İNANDIKLARI GİBİ YAŞAMAYA ÇALIŞANLAR – 2
بِسْمِ اللّٰهِ الرَّحْمٰنِ الرَّحٖيمِ
Hamd alemlerin Rabbi Rahman ve Rahim ,ölüden diriyi- diriden ölüyü çıkartan, geleceğinde hiç şüphe bulunmayan günün sahibi, mümin kullarına merhametli ,inkarcılara şiddetli ,indirmiş olduğu Kur’an’ ile bizlere izzet bahşeden ALLAH(CC) aittir
Salat ve selam alemlere rahmet olarak gönderilen kendi döneminde ve kendisinden sonra var kılınan mükelleflerin ona(sas) itaatten başka kurtuluşunun mümkün olmadığı önderimiz komutanımız Hz.Muhammed sas’e aline ashabına, bugünden önce yaşamış bugün yaşamakta olan ve kıyamete kadar yaşayacak, hakkın gönüllerini aydınlattığı müminlere selam olsun
Varlık alemi içerisinde, kendisine sayısızca imkanlar verilen, Allah cc ikramı ile gökte ve yerdeki nice mahlukat kendisine boyun eğdirilen, fitnelerle denenerek kalite kontrole tabi tutulan, İrade’si ile seçebilen İnsan. Evet geçen yazımızda da hatırlayacağımız üzere Alimler peygamberlerin varisleridir[1].Dolayısıyla Alimler Kur’an’i hayatlarıyla eylem ve söylemleriyle de peygamberi en yakın takip eden, ve takip edilen insanlardır.
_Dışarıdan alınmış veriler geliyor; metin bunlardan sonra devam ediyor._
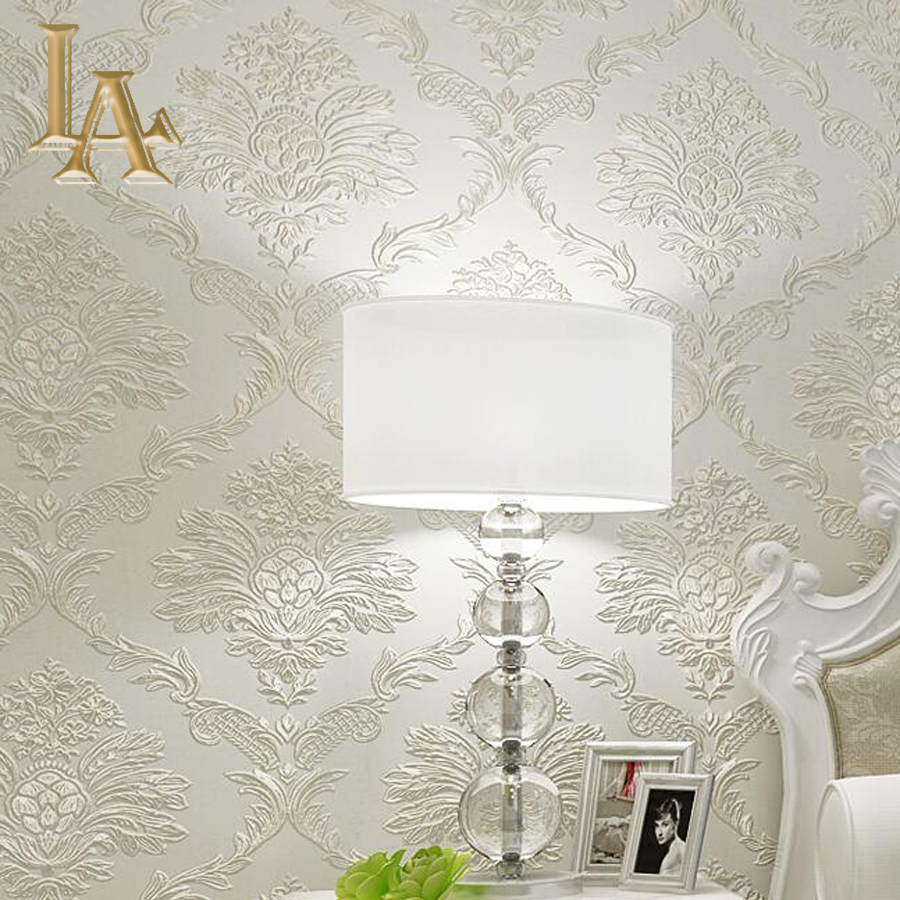 Silver Wallpaper For Bedrooms Online Get Cheap Damask Wallpaper Aliexpresscom Alibaba Group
Bu yazımızda da samimi bir şekilde hayatını incelediğimizde Rahman’a cc itaat ve boyun eğişin şahit olunacağı bir Alim;
Seleme Bin Dinar El-Arec, Künyesi Ebu hazim’dir. Medineli alimlerdendir, Aslen fars’lıdır. 757(H,140) yılında vefat etmiştir. Bir çok alim kendisinden hadis rivayet etmiştir.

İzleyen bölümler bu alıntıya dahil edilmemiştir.